Alfonso Caiani chef de chœur

Aurélien Bory mise en scène

Aurélien Bory, Pierre Dequivre scénographie

Manuela Agnesini costumes  

Arno Veyrat lumières

 

Photographies: Cosimo Mirco Magliocca

 

 

 

 

 

 

 

 

 

 

 

 

 

 

 

 

 

 

 

 

 

 

 

 

 

 

 

 

 

 

 

 

 

Monter Parsifal, le « festival scénique sacré » testamentaire de Wagner (Bayreuth, 1882), nécessite une vision quasi cosmogonique et un plateau de solistes de haut vol. Le Capitole de Toulouse y a pourvu et le public enthousiaste a réservé un triomphe à cette nouvelle production. Après les productions françaises de l’Opéra national de Paris (2018), de l’Opéra du Rhin en janvier 2020, le public d’Occitanie peut vérifier que les commémorations du bicentenaire (2013) n’ont pas tari le goût pour les drames du réformateur de l’opéra.

 

Tisser le discours musical avec les référents du syncrétisme

Auteur de son livret, le compositeur livre ici sa récriture de romans initiatiques de chevalerie des XIIe et XIIIe siècles (Perceval de Chrétien de Troyes, germanisé par Wolfram von Eschenbach) pour la combiner à sa vision d’un espace-temps conciliant les croyances religieuses et ésotériques.
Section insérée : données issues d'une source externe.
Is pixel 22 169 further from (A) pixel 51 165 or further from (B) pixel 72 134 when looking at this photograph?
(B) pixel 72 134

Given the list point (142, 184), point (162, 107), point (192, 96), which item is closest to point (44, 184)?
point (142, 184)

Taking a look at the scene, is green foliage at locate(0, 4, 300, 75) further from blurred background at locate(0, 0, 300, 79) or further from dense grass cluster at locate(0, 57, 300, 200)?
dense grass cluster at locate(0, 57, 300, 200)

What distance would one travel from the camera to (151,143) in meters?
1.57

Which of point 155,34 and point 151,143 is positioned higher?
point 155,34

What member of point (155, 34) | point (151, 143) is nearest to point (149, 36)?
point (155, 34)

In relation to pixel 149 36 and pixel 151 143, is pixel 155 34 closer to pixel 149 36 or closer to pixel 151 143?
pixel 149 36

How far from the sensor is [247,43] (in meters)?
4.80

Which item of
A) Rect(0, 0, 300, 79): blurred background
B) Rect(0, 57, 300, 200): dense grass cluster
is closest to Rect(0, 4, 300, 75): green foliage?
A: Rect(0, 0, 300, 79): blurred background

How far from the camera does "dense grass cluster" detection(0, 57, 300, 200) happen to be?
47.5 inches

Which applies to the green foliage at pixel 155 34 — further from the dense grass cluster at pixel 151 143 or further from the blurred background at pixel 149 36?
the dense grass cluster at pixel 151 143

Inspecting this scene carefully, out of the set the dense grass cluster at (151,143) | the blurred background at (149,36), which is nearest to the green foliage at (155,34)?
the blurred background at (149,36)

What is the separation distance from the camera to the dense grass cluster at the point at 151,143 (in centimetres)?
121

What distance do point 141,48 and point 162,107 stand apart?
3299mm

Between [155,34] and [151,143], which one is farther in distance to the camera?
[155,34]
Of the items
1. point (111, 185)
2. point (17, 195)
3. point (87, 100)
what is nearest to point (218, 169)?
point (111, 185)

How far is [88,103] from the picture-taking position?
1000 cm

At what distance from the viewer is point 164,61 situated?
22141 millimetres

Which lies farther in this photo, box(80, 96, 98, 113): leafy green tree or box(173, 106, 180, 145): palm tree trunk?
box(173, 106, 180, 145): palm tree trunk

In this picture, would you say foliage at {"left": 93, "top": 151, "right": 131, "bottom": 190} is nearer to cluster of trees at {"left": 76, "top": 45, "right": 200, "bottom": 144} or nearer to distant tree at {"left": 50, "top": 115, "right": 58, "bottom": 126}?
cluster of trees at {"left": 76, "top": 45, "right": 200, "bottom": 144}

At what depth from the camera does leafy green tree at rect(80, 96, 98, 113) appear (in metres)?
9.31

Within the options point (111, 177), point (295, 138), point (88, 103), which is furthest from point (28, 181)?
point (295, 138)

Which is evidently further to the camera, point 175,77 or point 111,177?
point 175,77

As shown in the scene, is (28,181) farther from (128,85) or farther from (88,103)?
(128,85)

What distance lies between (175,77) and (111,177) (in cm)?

Durant la longue genèse de l’œuvre (de 1857 à 1882), Wagner tire en outre un fil d’Ariane depuis ses drames antérieurs, tant dans les thématiques duelles du bien et du mal, d’amour religieux et charnel, que dans les indices narratifs de Lohengrin, Tannhäuser.  Ce syncrétisme chrétien/bouddhiste s’articule autour de la quête du chevalier pur (« parsi ») et innocent (« fol »), celle de régénérer la communauté des chevaliers du Graal -  calice ayant recueilli le sang du Christ - autour de leur chef Amfortas en déperdition (1er acte). Après avoir affronté les sortilèges du mage châtré Klingsor et de son ensorcelante magicienne Kundry (2e acte), Parsifal parvient en effet à ramener la lance magique des chevaliers à Montsalvat. Guidé par le renoncement au désir et par la compassion, Parsifal libère Amfortas et baptise Kundry en quête de rédemption (3e acte).

 

Certains se souviennent de la production 2018 de l’Opéra national de Paris, dirigée par Philippe Jordan et proposant une vision universelle du drame (inaugurée en 1951 par Wieland Wagner) dans la mise en scène de Richard Jones. Différemment, la réussite de la production toulousaine est de proposer une synergie entre les composantes visuelles et musicales du drame, synergie ni redondante, ni envahissante.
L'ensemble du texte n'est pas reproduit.